Thyssen weist Vergleich mit unterschiedlichen Familienbeihilfen für Kommissions-Beamte zurück

Die EU-Kommission hat einen Vergleich der unterschiedlichen Familienbeihilfen für Beamte der Brüsseler Behörde und der von Österreich geplanten Kindergeld-Indexierung zurückgewiesen. Die SPÖ-Delegationsleiterin im EU-Parlament Evelyn Regner kritisierte die Debatte in Österreich als gefährlich und als Vergleich von Äpfel mit Birnen.

Die liberale Europamandatarin Angelika Mlinar sagte Dienstag bei der Sitzungswoche in Straßburg, die Diskussion sei extrem verunglückt. Die Kindergeld-Indexierung halte sie für ungerechtfertigt.

Regner betonte, jedes Kind in der EU müsse gleich viel wert sein. Die Diskussion um die Indexierung bleibe nach wie vor eine Scheindebatte, die auf dem Rücken von Geringverdienern ausgetragen werde. Statt EU-Bürger zu diskriminieren, sollte die Kurz-Strache-Regierung an echten Lösungen wie einer Pflegeversicherung für die 24-Stunden-Betreuung arbeiten.

Aus dem Büro von EU-Sozialkommissarin Marianne Thyssen wehrt man sich gegen Vergleiche, wonach Österreich oder Deutschland eine Indexierung nicht gewährt werden soll, während die Brüsseler Behörde selbst sehr wohl mit einem solchen Berichtigungskoeffizienten-System arbeite. Die Indexierung der Familienbeihilfe für Kommissions-Beamte sei "eine andere Art der Indexierung, die aus dem selben fairen Prinzip der gleichen Beiträge, die zu denselben Vergünstigungen (benefits) führt, basiert. Gehälter von Kommissionsbeamten können tatsächlich abhängig von ihrem Arbeitsplatz unterschiedlich hoch sein. ... Zusätzliche Vergünstigungen, wie Kindergeld, hängen aber nicht davon ab, ob das Kind im gleichen Land lebt oder nicht. Alle Kommissions-Beamte, die im gleichen Land arbeiten, haben das Recht auf dieselbe Höhe der Vergünstigungen, einschließlich des Kindergelds, unabhängig wo das Kind lebt". Weiter heißt es aus dem Thyssen-Büro, dass "die Koordinierung unterschiedlicher nationaler Systeme viel komplexer ist".

[Auszugsweise aus einer Sammlung entnommenes Material]
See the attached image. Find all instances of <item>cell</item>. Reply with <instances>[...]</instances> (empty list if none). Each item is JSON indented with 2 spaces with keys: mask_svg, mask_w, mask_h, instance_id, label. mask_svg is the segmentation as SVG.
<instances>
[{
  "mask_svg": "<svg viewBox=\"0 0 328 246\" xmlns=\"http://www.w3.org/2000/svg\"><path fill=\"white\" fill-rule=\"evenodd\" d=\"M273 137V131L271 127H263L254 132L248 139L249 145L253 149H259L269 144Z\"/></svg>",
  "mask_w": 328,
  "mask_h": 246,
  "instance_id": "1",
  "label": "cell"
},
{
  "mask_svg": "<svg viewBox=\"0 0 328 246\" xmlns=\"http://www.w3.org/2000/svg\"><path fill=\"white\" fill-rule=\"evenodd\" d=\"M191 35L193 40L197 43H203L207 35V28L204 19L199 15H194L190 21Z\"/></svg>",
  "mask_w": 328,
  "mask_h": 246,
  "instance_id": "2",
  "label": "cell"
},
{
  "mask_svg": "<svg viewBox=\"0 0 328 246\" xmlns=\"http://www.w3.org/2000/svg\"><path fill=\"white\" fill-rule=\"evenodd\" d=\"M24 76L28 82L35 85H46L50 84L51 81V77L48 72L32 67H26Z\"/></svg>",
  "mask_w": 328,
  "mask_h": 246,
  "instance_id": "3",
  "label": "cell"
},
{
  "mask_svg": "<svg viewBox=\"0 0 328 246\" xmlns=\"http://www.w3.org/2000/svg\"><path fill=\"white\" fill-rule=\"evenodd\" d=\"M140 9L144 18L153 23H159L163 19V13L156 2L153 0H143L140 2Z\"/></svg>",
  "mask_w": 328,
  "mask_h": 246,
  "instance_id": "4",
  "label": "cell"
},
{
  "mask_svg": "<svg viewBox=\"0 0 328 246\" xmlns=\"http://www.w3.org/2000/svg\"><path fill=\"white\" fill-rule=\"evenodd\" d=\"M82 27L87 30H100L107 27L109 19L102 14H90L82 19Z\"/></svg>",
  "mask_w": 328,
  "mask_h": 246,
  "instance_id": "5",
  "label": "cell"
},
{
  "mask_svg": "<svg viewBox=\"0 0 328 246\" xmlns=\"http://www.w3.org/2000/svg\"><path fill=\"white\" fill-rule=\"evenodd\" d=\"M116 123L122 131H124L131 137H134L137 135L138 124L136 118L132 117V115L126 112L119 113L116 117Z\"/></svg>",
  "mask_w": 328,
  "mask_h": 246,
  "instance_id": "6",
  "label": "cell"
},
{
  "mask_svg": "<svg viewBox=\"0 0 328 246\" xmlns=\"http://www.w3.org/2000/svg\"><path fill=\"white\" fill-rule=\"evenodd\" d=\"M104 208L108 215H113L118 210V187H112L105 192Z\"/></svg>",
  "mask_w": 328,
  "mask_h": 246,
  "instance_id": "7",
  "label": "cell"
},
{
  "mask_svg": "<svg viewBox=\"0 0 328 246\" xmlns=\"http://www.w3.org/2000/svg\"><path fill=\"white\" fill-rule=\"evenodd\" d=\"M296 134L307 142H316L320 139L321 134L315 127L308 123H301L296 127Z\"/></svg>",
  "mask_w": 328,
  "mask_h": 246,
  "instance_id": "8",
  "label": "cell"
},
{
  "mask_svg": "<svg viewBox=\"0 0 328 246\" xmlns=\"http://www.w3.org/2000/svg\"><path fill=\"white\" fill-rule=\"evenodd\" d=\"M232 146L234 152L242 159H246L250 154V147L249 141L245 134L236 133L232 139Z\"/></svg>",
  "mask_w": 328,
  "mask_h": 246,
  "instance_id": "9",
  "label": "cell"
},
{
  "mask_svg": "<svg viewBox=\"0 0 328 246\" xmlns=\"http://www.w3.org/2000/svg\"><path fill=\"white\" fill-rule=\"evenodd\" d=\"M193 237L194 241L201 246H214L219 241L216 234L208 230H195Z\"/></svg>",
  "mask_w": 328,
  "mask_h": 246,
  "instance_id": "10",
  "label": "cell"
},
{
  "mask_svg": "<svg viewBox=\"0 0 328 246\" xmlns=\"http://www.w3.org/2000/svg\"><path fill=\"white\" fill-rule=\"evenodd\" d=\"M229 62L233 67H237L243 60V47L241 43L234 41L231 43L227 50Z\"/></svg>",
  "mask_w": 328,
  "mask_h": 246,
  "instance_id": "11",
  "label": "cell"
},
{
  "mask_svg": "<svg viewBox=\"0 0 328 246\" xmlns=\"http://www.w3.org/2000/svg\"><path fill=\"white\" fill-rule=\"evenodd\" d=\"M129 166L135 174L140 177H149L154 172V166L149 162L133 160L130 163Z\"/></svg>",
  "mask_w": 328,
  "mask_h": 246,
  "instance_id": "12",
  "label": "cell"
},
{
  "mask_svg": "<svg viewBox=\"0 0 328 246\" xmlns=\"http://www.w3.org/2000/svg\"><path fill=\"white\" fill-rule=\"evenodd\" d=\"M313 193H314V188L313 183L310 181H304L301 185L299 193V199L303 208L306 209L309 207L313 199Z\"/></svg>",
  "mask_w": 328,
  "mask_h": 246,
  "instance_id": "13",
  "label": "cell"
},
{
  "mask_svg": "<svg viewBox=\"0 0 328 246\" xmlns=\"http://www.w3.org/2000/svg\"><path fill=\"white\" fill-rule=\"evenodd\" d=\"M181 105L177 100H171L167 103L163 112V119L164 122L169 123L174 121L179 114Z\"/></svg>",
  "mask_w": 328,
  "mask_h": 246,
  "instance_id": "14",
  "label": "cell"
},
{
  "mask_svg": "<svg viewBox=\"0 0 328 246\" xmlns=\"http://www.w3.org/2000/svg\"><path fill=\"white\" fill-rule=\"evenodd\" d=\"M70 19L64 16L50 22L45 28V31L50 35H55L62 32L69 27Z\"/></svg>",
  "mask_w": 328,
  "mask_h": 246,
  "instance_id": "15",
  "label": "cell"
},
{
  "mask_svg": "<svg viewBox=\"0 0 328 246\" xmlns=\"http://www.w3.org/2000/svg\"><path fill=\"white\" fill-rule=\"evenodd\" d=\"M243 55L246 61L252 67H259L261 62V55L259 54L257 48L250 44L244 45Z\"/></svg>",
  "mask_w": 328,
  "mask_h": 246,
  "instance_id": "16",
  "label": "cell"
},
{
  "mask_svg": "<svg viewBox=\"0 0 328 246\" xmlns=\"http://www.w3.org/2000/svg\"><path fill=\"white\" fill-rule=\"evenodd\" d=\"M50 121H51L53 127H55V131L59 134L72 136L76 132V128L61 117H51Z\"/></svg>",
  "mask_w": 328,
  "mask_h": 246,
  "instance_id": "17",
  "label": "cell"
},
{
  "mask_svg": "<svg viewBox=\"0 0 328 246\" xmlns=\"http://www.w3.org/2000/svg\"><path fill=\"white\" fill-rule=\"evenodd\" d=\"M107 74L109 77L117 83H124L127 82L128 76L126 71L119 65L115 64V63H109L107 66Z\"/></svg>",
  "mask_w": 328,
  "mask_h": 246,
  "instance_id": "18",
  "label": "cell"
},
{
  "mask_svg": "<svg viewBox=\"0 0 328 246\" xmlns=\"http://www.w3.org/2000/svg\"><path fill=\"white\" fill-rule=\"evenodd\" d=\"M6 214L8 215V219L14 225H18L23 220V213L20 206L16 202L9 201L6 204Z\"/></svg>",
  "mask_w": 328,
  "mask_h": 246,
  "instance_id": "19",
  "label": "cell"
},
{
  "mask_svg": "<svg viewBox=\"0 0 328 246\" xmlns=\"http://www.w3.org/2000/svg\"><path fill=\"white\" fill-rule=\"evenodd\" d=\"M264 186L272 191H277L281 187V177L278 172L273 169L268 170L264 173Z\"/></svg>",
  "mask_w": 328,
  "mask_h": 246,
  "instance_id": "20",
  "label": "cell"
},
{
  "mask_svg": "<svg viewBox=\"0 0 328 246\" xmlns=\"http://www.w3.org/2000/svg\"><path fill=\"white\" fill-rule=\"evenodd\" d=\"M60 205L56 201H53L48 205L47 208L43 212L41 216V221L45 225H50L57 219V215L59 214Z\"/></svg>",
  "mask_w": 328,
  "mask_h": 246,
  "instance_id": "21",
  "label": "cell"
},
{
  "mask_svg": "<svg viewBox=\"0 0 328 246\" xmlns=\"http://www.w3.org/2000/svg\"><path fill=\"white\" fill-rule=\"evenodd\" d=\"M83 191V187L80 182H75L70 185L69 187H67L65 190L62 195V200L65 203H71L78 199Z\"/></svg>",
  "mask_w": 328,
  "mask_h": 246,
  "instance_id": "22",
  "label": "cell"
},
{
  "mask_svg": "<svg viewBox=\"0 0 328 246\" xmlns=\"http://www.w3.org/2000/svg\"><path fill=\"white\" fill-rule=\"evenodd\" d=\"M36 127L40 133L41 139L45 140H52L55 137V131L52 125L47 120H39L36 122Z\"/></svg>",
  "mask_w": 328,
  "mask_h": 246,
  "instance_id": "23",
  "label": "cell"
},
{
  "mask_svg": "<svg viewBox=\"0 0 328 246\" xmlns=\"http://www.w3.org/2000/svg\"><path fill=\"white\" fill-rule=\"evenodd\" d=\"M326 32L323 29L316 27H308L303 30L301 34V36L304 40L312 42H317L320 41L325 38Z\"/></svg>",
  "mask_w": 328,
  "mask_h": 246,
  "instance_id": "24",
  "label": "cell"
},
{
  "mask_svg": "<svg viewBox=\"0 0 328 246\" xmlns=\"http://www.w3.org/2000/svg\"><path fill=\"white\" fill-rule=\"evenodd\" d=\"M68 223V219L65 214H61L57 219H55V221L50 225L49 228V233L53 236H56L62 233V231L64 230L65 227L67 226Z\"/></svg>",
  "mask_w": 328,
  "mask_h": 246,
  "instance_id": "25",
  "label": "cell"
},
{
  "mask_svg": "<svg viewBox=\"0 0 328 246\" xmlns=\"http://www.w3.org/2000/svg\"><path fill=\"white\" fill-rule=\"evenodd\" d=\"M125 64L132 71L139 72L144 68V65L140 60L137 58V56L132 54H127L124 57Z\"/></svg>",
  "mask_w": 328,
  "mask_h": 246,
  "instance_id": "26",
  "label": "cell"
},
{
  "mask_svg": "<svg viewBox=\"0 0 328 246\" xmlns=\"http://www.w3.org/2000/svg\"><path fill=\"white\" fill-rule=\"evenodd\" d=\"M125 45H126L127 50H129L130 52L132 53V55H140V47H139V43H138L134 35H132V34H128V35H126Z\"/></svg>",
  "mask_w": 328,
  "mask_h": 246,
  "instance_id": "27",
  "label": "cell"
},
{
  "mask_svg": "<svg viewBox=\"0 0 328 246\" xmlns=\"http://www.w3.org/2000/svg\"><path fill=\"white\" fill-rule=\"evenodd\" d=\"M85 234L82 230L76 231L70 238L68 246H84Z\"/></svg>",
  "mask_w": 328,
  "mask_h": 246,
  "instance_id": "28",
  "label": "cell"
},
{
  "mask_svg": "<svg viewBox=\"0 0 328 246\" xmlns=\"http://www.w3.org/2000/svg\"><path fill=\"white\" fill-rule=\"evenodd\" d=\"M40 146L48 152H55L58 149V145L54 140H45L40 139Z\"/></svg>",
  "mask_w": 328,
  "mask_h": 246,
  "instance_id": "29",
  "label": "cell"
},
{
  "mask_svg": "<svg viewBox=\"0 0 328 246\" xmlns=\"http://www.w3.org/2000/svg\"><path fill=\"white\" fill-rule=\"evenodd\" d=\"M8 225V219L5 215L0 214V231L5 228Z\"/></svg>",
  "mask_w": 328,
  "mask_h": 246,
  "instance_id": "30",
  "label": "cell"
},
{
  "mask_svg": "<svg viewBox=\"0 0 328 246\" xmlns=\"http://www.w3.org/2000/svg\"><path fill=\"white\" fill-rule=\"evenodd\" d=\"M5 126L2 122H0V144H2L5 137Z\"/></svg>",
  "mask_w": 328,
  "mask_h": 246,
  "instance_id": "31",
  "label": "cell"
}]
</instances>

# ZU BEARBEITENDE AUFGABE
Schreiben Sie aus dem Textauszug über die Familienbeihilfen für Kommissions-Beamte den Abschnitt wortgetreu ab, der mit den Worten „Thyssen weist Vergleich“ einsetzt und mit „sie für ungerechtfertigt.“ schließt.

# LÖSUNG
Thyssen weist Vergleich mit unterschiedlichen Familienbeihilfen für Kommissions-Beamte zurück

Die EU-Kommission hat einen Vergleich der unterschiedlichen Familienbeihilfen für Beamte der Brüsseler Behörde und der von Österreich geplanten Kindergeld-Indexierung zurückgewiesen. Die SPÖ-Delegationsleiterin im EU-Parlament Evelyn Regner kritisierte die Debatte in Österreich als gefährlich und als Vergleich von Äpfel mit Birnen.

Die liberale Europamandatarin Angelika Mlinar sagte Dienstag bei der Sitzungswoche in Straßburg, die Diskussion sei extrem verunglückt. Die Kindergeld-Indexierung halte sie für ungerechtfertigt.